VORONEZH, November 16. /TASS/. The US has set up a network of laboratories across Russia where, among other things, it conducts experiments with Slavic biomaterials, and it is precisely this activity by Washington that is the main threat to Central Russia's biosecurity, Russian Security Council Secretary Nikolay Patrushev said.
"The United States continues to actively pursue military-biological programs aimed at creating artificial pathogens and microorganisms resistant to antibiotics, standard vaccines and other traditional medicine," he said at a meeting on security in the Central Federal District, explaining that "in Ukraine and other states bordering Russia, Washington has established a network of biological laboratories where military-biological research and experiments are conducted using biomaterials, including those taken from Slavic peoples."

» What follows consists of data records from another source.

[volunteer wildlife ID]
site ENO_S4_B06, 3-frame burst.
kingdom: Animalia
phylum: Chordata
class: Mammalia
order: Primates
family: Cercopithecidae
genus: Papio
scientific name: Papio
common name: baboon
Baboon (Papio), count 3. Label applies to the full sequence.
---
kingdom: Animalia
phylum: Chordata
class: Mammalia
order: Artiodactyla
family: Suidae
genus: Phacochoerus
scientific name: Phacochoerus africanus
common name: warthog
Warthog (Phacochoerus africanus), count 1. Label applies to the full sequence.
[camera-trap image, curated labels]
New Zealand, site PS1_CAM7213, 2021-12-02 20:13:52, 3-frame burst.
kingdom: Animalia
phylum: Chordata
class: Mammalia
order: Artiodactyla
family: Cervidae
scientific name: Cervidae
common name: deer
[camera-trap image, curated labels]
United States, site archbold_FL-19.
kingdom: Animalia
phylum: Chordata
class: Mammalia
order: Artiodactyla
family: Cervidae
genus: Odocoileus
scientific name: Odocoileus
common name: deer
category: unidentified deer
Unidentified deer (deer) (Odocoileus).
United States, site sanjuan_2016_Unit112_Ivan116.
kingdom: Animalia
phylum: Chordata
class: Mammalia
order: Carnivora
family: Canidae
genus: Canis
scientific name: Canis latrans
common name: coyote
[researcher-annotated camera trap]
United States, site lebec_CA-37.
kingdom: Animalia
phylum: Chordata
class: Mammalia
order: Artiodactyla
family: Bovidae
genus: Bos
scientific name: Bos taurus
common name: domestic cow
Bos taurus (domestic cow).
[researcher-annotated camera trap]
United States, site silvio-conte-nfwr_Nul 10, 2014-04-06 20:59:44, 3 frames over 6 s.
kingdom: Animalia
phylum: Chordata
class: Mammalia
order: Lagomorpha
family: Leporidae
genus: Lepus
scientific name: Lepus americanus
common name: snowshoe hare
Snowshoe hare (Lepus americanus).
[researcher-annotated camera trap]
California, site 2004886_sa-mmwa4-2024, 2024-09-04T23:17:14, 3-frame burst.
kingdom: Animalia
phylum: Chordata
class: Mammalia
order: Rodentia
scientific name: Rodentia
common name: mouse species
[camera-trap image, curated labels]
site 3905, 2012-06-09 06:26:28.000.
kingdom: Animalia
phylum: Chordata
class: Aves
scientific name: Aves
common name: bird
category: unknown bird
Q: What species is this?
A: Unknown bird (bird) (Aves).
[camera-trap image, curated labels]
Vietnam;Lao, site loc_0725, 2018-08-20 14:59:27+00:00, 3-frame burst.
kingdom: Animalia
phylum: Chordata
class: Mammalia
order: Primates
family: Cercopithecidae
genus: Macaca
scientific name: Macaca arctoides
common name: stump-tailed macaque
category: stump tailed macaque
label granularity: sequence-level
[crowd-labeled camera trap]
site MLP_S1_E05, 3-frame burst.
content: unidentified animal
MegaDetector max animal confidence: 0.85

"The actions of the Americans to deploy biolabs in the immediate vicinity of Russia's borders and to expand the scope of military biological research undoubtedly create serious biological threats and require the development of effective measures to eliminate them," he pointed out.
At the same time, Patrushev said that "under far-fetched pretexts, the Anglo-Saxons are obstructing the creation of verification mechanisms within the framework of the Biological Weapons Convention (BWC), which are intended to bring the biological activities of the member parties to the convention under international control."
The Russian security official also emphasized that the Central Federal District is a densely populated and urban macro-region. "Possible deterioration of the sanitary-epidemiological, veterinary-sanitary and environmental situation may harm the life and health of the population living in the district, which makes up more than a quarter of the country's population, as well as negatively affect the economy," Patrushev warned.
According to him, "at present, the main threats to biological security in the region are those related to the fallout from US military and biological activities in Ukraine and the critical state of its healthcare system."